# Required work
(1) Write out everything in the Hestia2 seminar announcement from "Spatial relationships are" down to "and commercial purposes.", word for word.
(2) Continue the Hestia2 seminar announcement from the point where it stops.

I was glad to hear that the Hestia team managed to get follow-on funding from the AHRC, and even happier that this time round I got to be part of the team. The Connected Past is a partner in Hestia2. We are organising a one-day seminar at The University of Southampton on 18 July on spatial network analysis in archaeology, history, classics, teaching and commercial archaeology. Hestia part 2 is all about public engagement, so expect a mixed crowd and fascinating discussions!

We welcome abstracts for this event, so please go ahead and send yours in now. Feel free to contact us if you are interested in attending. More info on the call for paper can be found below or on the Connected Past website.

CALL FOR PAPERS

HESTIA2: Exploring spatial networks through ancient sources

University of Southampton 18th July 2013
Organisers: Elton Barker, Stefan Bouzarovski, Leif Isaksen and Tom Brughmans
In collaboration with The Connected Past

A free one-day seminar on spatial network analysis in archaeology, history, classics, teaching and commercial archaeology.

Spatial relationships are everywhere in our sources about the past: from the ancient roads that connect cities, or ancient authors mentioning political alliances between places, to the stratigraphic contexts archaeologists deal with in their fieldwork. However, as datasets about the past become increasingly large, these spatial networks become ever more difficult to disentangle. Network techniques allow us to address such spatial relationships explicitly and directly through network visualisation and analysis. This seminar aims to explore the potential of such innovative techniques for research, public engagement and commercial purposes.

# Records provided
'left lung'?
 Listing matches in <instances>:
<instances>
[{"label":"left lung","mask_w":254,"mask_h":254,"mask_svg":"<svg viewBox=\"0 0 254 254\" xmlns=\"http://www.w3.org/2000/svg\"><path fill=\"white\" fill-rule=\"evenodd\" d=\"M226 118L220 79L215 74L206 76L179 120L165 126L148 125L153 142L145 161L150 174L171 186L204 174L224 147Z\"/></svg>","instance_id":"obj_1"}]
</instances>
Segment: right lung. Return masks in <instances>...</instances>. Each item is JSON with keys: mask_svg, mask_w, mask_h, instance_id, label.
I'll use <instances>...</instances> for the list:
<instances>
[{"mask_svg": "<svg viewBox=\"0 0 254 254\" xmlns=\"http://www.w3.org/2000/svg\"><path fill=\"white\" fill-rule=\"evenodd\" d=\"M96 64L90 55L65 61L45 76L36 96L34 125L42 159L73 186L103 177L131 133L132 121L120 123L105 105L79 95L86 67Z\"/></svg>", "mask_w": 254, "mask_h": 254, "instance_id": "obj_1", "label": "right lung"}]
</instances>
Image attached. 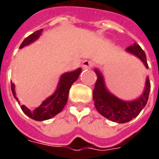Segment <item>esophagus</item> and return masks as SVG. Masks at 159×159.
<instances>
[{
	"label": "esophagus",
	"mask_w": 159,
	"mask_h": 159,
	"mask_svg": "<svg viewBox=\"0 0 159 159\" xmlns=\"http://www.w3.org/2000/svg\"><path fill=\"white\" fill-rule=\"evenodd\" d=\"M92 66H93V62H91V61H89V60H85V61H83V69H90V68H92Z\"/></svg>",
	"instance_id": "obj_1"
}]
</instances>
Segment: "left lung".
Wrapping results in <instances>:
<instances>
[{"label": "left lung", "instance_id": "1", "mask_svg": "<svg viewBox=\"0 0 159 159\" xmlns=\"http://www.w3.org/2000/svg\"><path fill=\"white\" fill-rule=\"evenodd\" d=\"M127 52L131 53L137 57L148 69L147 58L144 51L138 44L134 43L133 46L128 47L125 49ZM97 80L93 90V99L95 101V109L104 118L117 123H125L130 121L134 118L137 117L139 113L143 109L150 94V82L149 77L146 79L143 93L139 98L133 101H123L116 97L111 92L108 91L105 86L104 79L99 70L95 69Z\"/></svg>", "mask_w": 159, "mask_h": 159}]
</instances>
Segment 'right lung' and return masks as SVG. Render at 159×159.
Segmentation results:
<instances>
[{"instance_id": "add662e5", "label": "right lung", "mask_w": 159, "mask_h": 159, "mask_svg": "<svg viewBox=\"0 0 159 159\" xmlns=\"http://www.w3.org/2000/svg\"><path fill=\"white\" fill-rule=\"evenodd\" d=\"M42 29L38 30L34 32V34L29 35L27 38H25L22 44L19 47V48H23L24 47L28 46L29 44L33 43L34 41L37 40L40 36L42 33ZM81 72V68H79L73 71H69L64 73L58 83L57 89L55 91V93L49 97H48L45 101L42 102V103L40 106L37 107L34 110H30L25 105H21L22 111L25 114H26L29 118L37 120V121H42V120H47L53 118L57 114L62 111L64 109L67 100H68V95H69V91H70V87L73 83L78 80ZM11 91L16 99L18 101L17 97L16 96L15 85L11 81Z\"/></svg>"}]
</instances>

# Exercise answers
(1)
Spatial relationships are everywhere in our sources about the past: from the ancient roads that connect cities, or ancient authors mentioning political alliances between places, to the stratigraphic contexts archaeologists deal with in their fieldwork. However, as datasets about the past become increasingly large, these spatial networks become ever more difficult to disentangle. Network techniques allow us to address such spatial relationships explicitly and directly through network visualisation and analysis. This seminar aims to explore the potential of such innovative techniques for research, public engagement and commercial purposes.

(2)
The seminar is part of Hestia2, a public engagement project aimed at introducing a series of conceptual and practical innovations to the spatial reading and visualisation of texts. Following on from the AHRC-funded “Network, Relation, Flow: Imaginations of Space in Herodotus’s Histories” (Hestia), Hestia2 represents a deliberate shift from experimenting with geospatial analysis of a single text to making Hestia’s outcomes available to new audiences and widely applicable to other texts through a seminar series, online platform, blog and learning materials with the purpose of fostering knowledge exchange between researchers and non-academics, and generating public interest and engagement in this field.

For this first Hestia2 workshop we welcome contributions addressing any of (but not restricted to) the following themes:
• Spatial network analysis techniques
• Spatial networks in archaeology, history and classics
• Techniques for the discovery and analysis of networks from textual sources
• Exploring spatial relationships in classical and archaeological sources
• The use of network visualisations and linked datasets for archaeologists active in the commercial sector and teachers
• Applications of network analysis in archaeology, history and classics

Please email proposed titles and abstracts (max. 250 words) to:
t.brughmans@soton.ac.uk by May 13th 2013.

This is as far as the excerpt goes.